In the records below, find each line with "Tanzania" and copy it.

Data items:

· · · · ·

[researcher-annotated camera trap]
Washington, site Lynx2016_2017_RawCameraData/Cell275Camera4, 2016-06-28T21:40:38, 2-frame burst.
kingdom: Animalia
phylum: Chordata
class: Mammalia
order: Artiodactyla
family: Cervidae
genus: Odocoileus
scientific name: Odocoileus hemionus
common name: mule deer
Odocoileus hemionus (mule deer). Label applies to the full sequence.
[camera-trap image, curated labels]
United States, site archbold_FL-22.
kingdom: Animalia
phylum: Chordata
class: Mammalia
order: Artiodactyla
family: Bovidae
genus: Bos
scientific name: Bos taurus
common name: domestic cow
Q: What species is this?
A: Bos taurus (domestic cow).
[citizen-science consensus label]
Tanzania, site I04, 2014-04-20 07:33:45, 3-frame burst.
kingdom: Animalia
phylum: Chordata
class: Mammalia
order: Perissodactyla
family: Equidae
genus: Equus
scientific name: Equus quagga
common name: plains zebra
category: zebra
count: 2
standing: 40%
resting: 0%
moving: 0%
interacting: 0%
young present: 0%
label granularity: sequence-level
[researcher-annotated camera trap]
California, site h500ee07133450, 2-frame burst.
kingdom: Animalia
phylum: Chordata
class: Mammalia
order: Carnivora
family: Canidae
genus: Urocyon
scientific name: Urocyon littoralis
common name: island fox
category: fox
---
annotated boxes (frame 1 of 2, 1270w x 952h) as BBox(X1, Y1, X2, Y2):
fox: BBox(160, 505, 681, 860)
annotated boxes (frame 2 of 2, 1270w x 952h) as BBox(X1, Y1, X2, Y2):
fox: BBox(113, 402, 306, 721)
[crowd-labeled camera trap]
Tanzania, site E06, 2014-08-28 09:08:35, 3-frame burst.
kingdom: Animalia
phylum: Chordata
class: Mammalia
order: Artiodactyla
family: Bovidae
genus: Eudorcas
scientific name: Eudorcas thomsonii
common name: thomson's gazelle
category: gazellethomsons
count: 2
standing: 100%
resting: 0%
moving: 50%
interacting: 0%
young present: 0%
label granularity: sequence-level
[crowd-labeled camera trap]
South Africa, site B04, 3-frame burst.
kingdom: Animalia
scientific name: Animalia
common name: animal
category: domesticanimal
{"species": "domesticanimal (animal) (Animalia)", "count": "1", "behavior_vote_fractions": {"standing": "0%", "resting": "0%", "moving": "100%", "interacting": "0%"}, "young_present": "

· · · · ·

◆ Response for this exercise ◆
Tanzania, site I04, 2014-04-20 07:33:45, 3-frame burst.
Tanzania, site E06, 2014-08-28 09:08:35, 3-frame burst.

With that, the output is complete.